According to a presentation by the state’s Department of Revenue on June 27, 2026, the pass-through tax in the current version of HB 381 is “a relatively novel concept and there may be unintended consequences and unforeseen difficulties with compliance and administration.” DOR highlighted difficulties that the new tax poses both for taxpayers and the State administration as well as the “indeterminate” fiscal impact.

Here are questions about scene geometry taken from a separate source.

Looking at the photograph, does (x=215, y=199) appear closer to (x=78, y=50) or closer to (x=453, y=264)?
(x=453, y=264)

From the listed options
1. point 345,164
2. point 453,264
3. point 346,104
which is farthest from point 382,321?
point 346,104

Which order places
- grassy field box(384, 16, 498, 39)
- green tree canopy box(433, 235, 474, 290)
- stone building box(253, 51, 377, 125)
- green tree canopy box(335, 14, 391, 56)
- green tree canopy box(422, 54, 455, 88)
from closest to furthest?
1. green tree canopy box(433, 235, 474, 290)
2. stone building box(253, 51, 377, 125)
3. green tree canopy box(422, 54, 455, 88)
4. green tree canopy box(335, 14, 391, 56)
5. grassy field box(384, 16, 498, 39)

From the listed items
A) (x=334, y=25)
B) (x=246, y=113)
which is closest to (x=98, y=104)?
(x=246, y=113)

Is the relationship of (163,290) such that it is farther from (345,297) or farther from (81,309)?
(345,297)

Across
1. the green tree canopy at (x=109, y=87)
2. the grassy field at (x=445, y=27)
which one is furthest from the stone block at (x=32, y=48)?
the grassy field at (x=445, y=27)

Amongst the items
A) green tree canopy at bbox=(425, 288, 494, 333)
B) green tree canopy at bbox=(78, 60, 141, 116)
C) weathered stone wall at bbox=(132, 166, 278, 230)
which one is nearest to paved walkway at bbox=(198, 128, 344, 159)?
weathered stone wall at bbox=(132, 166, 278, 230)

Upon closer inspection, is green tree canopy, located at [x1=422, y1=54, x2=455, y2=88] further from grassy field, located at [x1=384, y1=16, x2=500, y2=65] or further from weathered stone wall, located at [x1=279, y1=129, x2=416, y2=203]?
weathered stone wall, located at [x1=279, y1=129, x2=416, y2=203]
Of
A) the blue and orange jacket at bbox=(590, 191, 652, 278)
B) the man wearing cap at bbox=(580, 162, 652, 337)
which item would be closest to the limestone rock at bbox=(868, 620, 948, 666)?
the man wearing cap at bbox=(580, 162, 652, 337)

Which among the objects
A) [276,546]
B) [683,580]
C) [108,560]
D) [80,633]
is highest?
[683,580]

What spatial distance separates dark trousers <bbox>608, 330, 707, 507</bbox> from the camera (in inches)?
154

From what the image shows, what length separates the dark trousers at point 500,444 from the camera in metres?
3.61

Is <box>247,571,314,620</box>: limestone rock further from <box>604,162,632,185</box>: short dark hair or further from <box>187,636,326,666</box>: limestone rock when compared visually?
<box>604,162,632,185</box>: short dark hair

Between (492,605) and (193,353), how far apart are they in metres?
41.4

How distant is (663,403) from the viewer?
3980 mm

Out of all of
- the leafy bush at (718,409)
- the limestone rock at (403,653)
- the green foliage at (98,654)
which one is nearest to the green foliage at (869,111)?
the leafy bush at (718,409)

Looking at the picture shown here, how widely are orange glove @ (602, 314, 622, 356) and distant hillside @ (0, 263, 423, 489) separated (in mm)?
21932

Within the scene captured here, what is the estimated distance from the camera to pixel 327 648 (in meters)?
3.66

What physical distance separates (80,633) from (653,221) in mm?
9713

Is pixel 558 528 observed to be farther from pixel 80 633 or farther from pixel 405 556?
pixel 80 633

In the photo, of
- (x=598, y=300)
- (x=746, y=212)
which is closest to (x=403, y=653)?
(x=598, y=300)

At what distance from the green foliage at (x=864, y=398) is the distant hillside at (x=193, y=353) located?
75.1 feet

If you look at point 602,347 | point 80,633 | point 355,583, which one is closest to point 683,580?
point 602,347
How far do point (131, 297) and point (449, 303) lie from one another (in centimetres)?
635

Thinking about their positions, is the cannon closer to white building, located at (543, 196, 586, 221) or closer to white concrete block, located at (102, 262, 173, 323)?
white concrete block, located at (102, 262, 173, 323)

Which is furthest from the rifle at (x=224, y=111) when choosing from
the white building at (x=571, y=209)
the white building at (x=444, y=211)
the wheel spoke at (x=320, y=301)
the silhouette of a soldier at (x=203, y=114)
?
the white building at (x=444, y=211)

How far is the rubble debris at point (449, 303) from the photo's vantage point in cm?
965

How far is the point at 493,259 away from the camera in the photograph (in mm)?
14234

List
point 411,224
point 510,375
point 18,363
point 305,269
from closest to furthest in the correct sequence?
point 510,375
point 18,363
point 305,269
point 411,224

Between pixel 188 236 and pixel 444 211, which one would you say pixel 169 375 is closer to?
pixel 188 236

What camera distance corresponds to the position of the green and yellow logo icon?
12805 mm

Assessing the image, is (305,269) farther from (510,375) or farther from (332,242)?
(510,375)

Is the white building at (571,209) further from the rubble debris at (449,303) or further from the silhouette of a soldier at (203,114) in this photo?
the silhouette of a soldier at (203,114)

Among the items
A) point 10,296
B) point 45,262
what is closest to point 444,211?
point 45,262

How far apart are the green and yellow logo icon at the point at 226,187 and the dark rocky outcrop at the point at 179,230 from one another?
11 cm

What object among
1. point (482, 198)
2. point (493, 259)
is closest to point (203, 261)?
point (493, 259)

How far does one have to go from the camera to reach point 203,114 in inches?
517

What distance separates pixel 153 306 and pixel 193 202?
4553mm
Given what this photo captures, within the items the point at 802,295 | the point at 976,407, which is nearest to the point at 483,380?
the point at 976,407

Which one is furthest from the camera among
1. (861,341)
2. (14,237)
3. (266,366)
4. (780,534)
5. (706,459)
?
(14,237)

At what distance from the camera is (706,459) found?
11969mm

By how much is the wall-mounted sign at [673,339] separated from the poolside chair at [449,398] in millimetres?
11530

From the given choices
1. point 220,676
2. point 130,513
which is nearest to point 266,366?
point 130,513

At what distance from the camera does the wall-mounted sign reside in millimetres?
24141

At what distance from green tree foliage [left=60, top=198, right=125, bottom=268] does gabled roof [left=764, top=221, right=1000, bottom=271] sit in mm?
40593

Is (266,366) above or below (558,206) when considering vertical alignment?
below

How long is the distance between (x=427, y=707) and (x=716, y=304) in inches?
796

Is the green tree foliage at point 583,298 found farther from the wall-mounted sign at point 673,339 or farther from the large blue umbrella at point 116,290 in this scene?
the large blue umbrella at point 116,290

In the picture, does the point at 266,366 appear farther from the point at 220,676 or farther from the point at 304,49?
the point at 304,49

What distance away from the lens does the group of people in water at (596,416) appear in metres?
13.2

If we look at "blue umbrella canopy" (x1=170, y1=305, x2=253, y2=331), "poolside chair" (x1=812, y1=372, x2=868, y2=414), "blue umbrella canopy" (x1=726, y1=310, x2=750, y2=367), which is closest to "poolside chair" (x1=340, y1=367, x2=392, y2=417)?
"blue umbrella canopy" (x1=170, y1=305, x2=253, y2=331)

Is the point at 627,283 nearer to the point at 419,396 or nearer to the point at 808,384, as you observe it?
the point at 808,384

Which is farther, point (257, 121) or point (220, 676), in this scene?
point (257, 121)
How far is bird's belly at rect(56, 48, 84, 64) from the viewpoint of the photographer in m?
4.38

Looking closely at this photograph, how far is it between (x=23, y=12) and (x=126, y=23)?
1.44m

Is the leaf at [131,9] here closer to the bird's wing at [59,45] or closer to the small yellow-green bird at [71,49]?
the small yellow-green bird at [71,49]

F. Steven Mahoney, J.D., C.P.A., an accountant on behalf of Glenfarne Alaska LNG, also raised concerns to legislators regarding the tax on pass-through entities. According to Dr. Mahoney, the new tax is “rushed, targeted, and volatile.” Dr. Mahoney pointed out that there has been “no meaningful analysis on whom and how the tax structure works in practice or application using Alaska’s existing Corporate Income Tax framework.” Additionally, Dr. Mahoney told legislators, “Forcing pass-through entity (PTE) tax into the Corporate Income Tax (“CIT”) structure does not work.”

All in all, Democrats legislators’ attempt to glean off of small businesses involved in the AK LNG project raises genuine concern for taxpayers, project investors, and the State’s administrative staff.

The new tax on pass-through entities would hit sole proprietorships, partnerships, and LLCs that earn taxable income from the production of oil or gas from a lease or property in the state; from the transportation of oil or gas by pipeline in the state; from the supply of oil or gas for transportation by pipeline in the state, whether directly, to an intermediary, or as an intermediary; from gas treatment, carbon capture, or carbon storage activities in the state; from liquefied natural gas processing in the state; from the marine transportation of liquefied natural gas produced in the state. These businesses would be subject to the following bracketed tax rates:

Taxable incomeTax rate under HB 381 CONF COM APTD H&S
Less than $1 million0
$1-2 million5% on income over $1m
$2-3 million$50,000 + 6% on income over $2m
$3-4 million$110,000 + 7% on income over $3m
$4-5 million$180,000 + 8% on income over $4m
$5+ million$260,000 + 9.4% on income over $5m

Currently, the House and Senate are working in conference committee to resolve differences between the House and Senate versions of HB 381. The Legislature expects to vote tomorrow, July 1, 2026, on the final version produced in conference committee.